WHAT YOU SHOULD DO —
Exclude the images and transcribe the entries below precisely.

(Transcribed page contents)
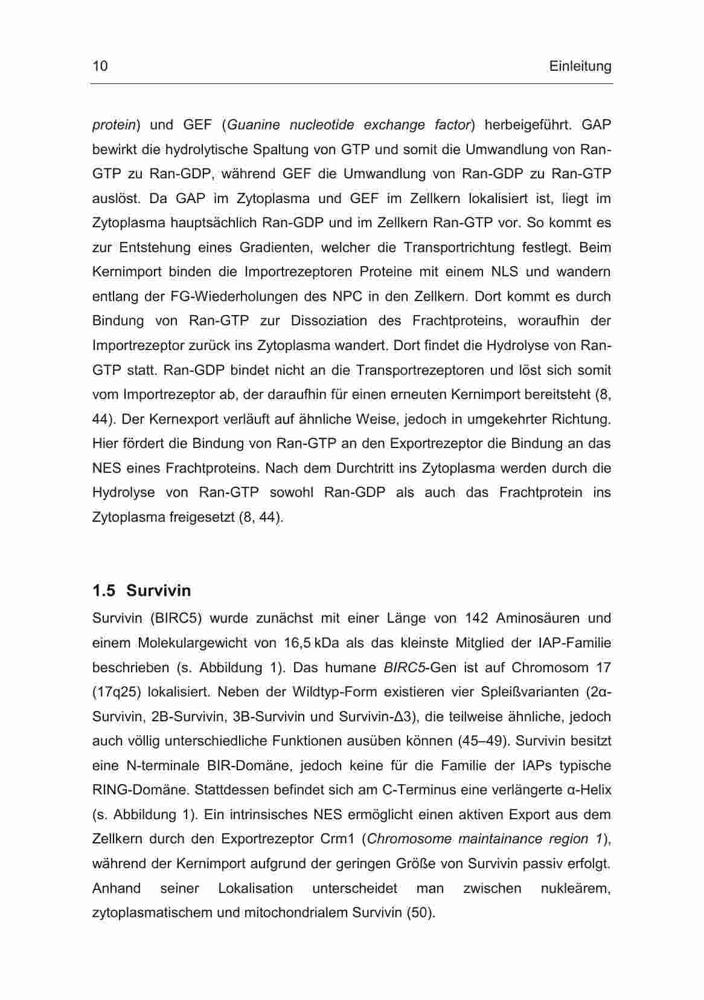 10 Einleitung

protein) und GEF (Guanine nucleotide exchange factor) herbeigeführt. GAP bewirkt die hydrolytische Spaltung von GTP und somit die Umwandlung von Ran-GTP zu Ran-GDP, während GEF die Umwandlung von Ran-GDP zu Ran-GTP auslöst. Da GAP im Zytoplasma und GEF im Zellkern lokalisiert ist, liegt im Zytoplasma hauptsächlich Ran-GDP und im Zellkern Ran-GTP vor. So kommt es zur Entstehung eines Gradienten, welcher die Transportrichtung festlegt. Beim Kernimport binden die Importrezeptoren Proteine mit einem NLS und wandern entlang der FG-Wiederholungen des NPC in den Zellkern. Dort kommt es durch Bindung von Ran-GTP zur Dissoziation des Frachtproteins, woraufhin der Importrezeptor zurück ins Zytoplasma wandert. Dort findet die Hydrolyse von Ran-GTP statt. Ran-GDP bindet nicht an die Transportrezeptoren und löst sich somit vom Importrezeptor ab, der daraufhin für einen erneuten Kernimport bereitsteht (8, 44). Der Kernexport verläuft auf ähnliche Weise, jedoch in umgekehrter Richtung. Hier fördert die Bindung von Ran-GTP an den Exportrezeptor die Bindung an das NES eines Frachtproteins. Nach dem Durchtritt ins Zytoplasma werden durch die Hydrolyse von Ran-GTP sowohl Ran-GDP als auch das Frachtprotein ins Zytoplasma freigesetzt (8, 44).

1.5 Survivin

Survivin (BIRC5) wurde zunächst mit einer Länge von 142 Aminosäuren und einem Molekulargewicht von 16,5 kDa als das kleinste Mitglied der IAP-Familie beschrieben (s. Abbildung 1). Das humane BIRC5-Gen ist auf Chromosom 17 (17q25) lokalisiert. Neben der Wildtyp-Form existieren vier Spleißvarianten (2α-Survivin, 2B-Survivin, 3B-Survivin und Survivin-Δ3), die teilweise ähnliche, jedoch auch völlig unterschiedliche Funktionen ausüben können (45–49). Survivin besitzt eine N-terminale BIR-Domäne, jedoch keine für die Familie der IAPs typische RING-Domäne. Stattdessen befindet sich am C-Terminus eine verlängerte α-Helix (s. Abbildung 1). Ein intrinsisches NES ermöglicht einen aktiven Export aus dem Zellkern durch den Exportrezeptor Crm1 (Chromosome maintainance region 1), während der Kernimport aufgrund der geringen Größe von Survivin passiv erfolgt. Anhand seiner Lokalisation unterscheidet man zwischen nukleärem, zytoplasmatischem und mitochondrialem Survivin (50).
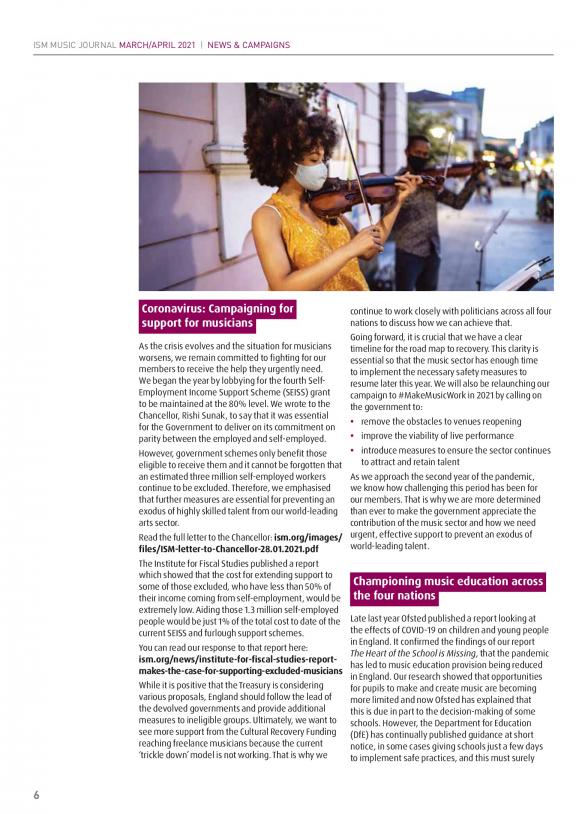 ISM MUSIC JOURNAL MARCH/APRIL 2021 | NEWS & CAMPAIGNS

Coronavirus: Campaigning for support for musicians

As the crisis evolves and the situation for musicians worsens, we remain committed to fighting for our members to receive the help they urgently need. We began the year by lobbying for the fourth Self-Employment Income Support Scheme (SEISS) grant to be maintained at the 80% level. We wrote to the Chancellor, Rishi Sunak, to say that it was essential for the Government to deliver on its commitment on parity between the employed and self-employed.

However, government schemes only benefit those eligible to receive them and it cannot be forgotten that an estimated three million self-employed workers continue to be excluded. Therefore, we emphasised that further measures are essential for preventing an exodus of highly skilled talent from our world-leading arts sector.

Read the full letter to the Chancellor: ism.org/images/files/ISM-letter-to-Chancellor-28.01.2021.pdf

The Institute for Fiscal Studies published a report which showed that the cost for extending support to some of those excluded, who have less than 50% of their income coming from self-employment, would be extremely low. Aiding those 1.3 million self-employed people would be just 1% of the total cost to date of the current SEISS and furlough support schemes.

You can read our response to that report here: ism.org/news/institute-for-fiscal-studies-report-makes-the-case-for-supporting-excluded-musicians

While it is positive that the Treasury is considering various proposals, England should follow the lead of the devolved governments and provide additional measures to ineligible groups. Ultimately, we want to see more support from the Cultural Recovery Funding reaching freelance musicians because the current 'trickle down' model is not working. That is why we continue to work closely with politicians across all four nations to discuss how we can achieve that.

Going forward, it is crucial that we have a clear timeline for the road map to recovery. This clarity is essential so that the music sector has enough time to implement the necessary safety measures to resume later this year. We will also be relaunching our campaign to #MakeMusicWork in 2021 by calling on the government to:

• remove the obstacles to venues reopening
• improve the viability of live performance
• introduce measures to ensure the sector continues to attract and retain talent

As we approach the second year of the pandemic, we know how challenging this period has been for our members. That is why we are more determined than ever to make the government appreciate the contribution of the music sector and how we need urgent, effective support to prevent an exodus of world-leading talent.

Championing music education across the four nations

Late last year Ofsted published a report looking at the effects of COVID-19 on children and young people in England. It confirmed the findings of our report The Heart of the School is Missing, that the pandemic has led to music education provision being reduced in England. Our research showed that opportunities for pupils to make and create music are becoming more limited and now Ofsted has explained that this is due in part to the decision-making of some schools. However, the Department for Education (DfE) has continually published guidance at short notice, in some cases giving schools just a few days to implement safe practices, and this must surely

6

WRITTEN REPLY —
 10 Einleitung

protein) und GEF (Guanine nucleotide exchange factor) herbeigeführt. GAP bewirkt die hydrolytische Spaltung von GTP und somit die Umwandlung von Ran-GTP zu Ran-GDP, während GEF die Umwandlung von Ran-GDP zu Ran-GTP auslöst. Da GAP im Zytoplasma und GEF im Zellkern lokalisiert ist, liegt im Zytoplasma hauptsächlich Ran-GDP und im Zellkern Ran-GTP vor. So kommt es zur Entstehung eines Gradienten, welcher die Transportrichtung festlegt. Beim Kernimport binden die Importrezeptoren Proteine mit einem NLS und wandern entlang der FG-Wiederholungen des NPC in den Zellkern. Dort kommt es durch Bindung von Ran-GTP zur Dissoziation des Frachtproteins, woraufhin der Importrezeptor zurück ins Zytoplasma wandert. Dort findet die Hydrolyse von Ran-GTP statt. Ran-GDP bindet nicht an die Transportrezeptoren und löst sich somit vom Importrezeptor ab, der daraufhin für einen erneuten Kernimport bereitsteht (8, 44). Der Kernexport verläuft auf ähnliche Weise, jedoch in umgekehrter Richtung. Hier fördert die Bindung von Ran-GTP an den Exportrezeptor die Bindung an das NES eines Frachtproteins. Nach dem Durchtritt ins Zytoplasma werden durch die Hydrolyse von Ran-GTP sowohl Ran-GDP als auch das Frachtprotein ins Zytoplasma freigesetzt (8, 44).

1.5 Survivin

Survivin (BIRC5) wurde zunächst mit einer Länge von 142 Aminosäuren und einem Molekulargewicht von 16,5 kDa als das kleinste Mitglied der IAP-Familie beschrieben (s. Abbildung 1). Das humane BIRC5-Gen ist auf Chromosom 17 (17q25) lokalisiert. Neben der Wildtyp-Form existieren vier Spleißvarianten (2α-Survivin, 2B-Survivin, 3B-Survivin und Survivin-Δ3), die teilweise ähnliche, jedoch auch völlig unterschiedliche Funktionen ausüben können (45–49). Survivin besitzt eine N-terminale BIR-Domäne, jedoch keine für die Familie der IAPs typische RING-Domäne. Stattdessen befindet sich am C-Terminus eine verlängerte α-Helix (s. Abbildung 1). Ein intrinsisches NES ermöglicht einen aktiven Export aus dem Zellkern durch den Exportrezeptor Crm1 (Chromosome maintainance region 1), während der Kernimport aufgrund der geringen Größe von Survivin passiv erfolgt. Anhand seiner Lokalisation unterscheidet man zwischen nukleärem, zytoplasmatischem und mitochondrialem Survivin (50).
 ISM MUSIC JOURNAL MARCH/APRIL 2021 | NEWS & CAMPAIGNS

Coronavirus: Campaigning for support for musicians

As the crisis evolves and the situation for musicians worsens, we remain committed to fighting for our members to receive the help they urgently need. We began the year by lobbying for the fourth Self-Employment Income Support Scheme (SEISS) grant to be maintained at the 80% level. We wrote to the Chancellor, Rishi Sunak, to say that it was essential for the Government to deliver on its commitment on parity between the employed and self-employed.

However, government schemes only benefit those eligible to receive them and it cannot be forgotten that an estimated three million self-employed workers continue to be excluded. Therefore, we emphasised that further measures are essential for preventing an exodus of highly skilled talent from our world-leading arts sector.

Read the full letter to the Chancellor: ism.org/images/files/ISM-letter-to-Chancellor-28.01.2021.pdf

The Institute for Fiscal Studies published a report which showed that the cost for extending support to some of those excluded, who have less than 50% of their income coming from self-employment, would be extremely low. Aiding those 1.3 million self-employed people would be just 1% of the total cost to date of the current SEISS and furlough support schemes.

You can read our response to that report here: ism.org/news/institute-for-fiscal-studies-report-makes-the-case-for-supporting-excluded-musicians

While it is positive that the Treasury is considering various proposals, England should follow the lead of the devolved governments and provide additional measures to ineligible groups. Ultimately, we want to see more support from the Cultural Recovery Funding reaching freelance musicians because the current 'trickle down' model is not working. That is why we continue to work closely with politicians across all four nations to discuss how we can achieve that.

Going forward, it is crucial that we have a clear timeline for the road map to recovery. This clarity is essential so that the music sector has enough time to implement the necessary safety measures to resume later this year. We will also be relaunching our campaign to #MakeMusicWork in 2021 by calling on the government to:

• remove the obstacles to venues reopening
• improve the viability of live performance
• introduce measures to ensure the sector continues to attract and retain talent

As we approach the second year of the pandemic, we know how challenging this period has been for our members. That is why we are more determined than ever to make the government appreciate the contribution of the music sector and how we need urgent, effective support to prevent an exodus of world-leading talent.

Championing music education across the four nations

Late last year Ofsted published a report looking at the effects of COVID-19 on children and young people in England. It confirmed the findings of our report The Heart of the School is Missing, that the pandemic has led to music education provision being reduced in England. Our research showed that opportunities for pupils to make and create music are becoming more limited and now Ofsted has explained that this is due in part to the decision-making of some schools. However, the Department for Education (DfE) has continually published guidance at short notice, in some cases giving schools just a few days to implement safe practices, and this must surely

6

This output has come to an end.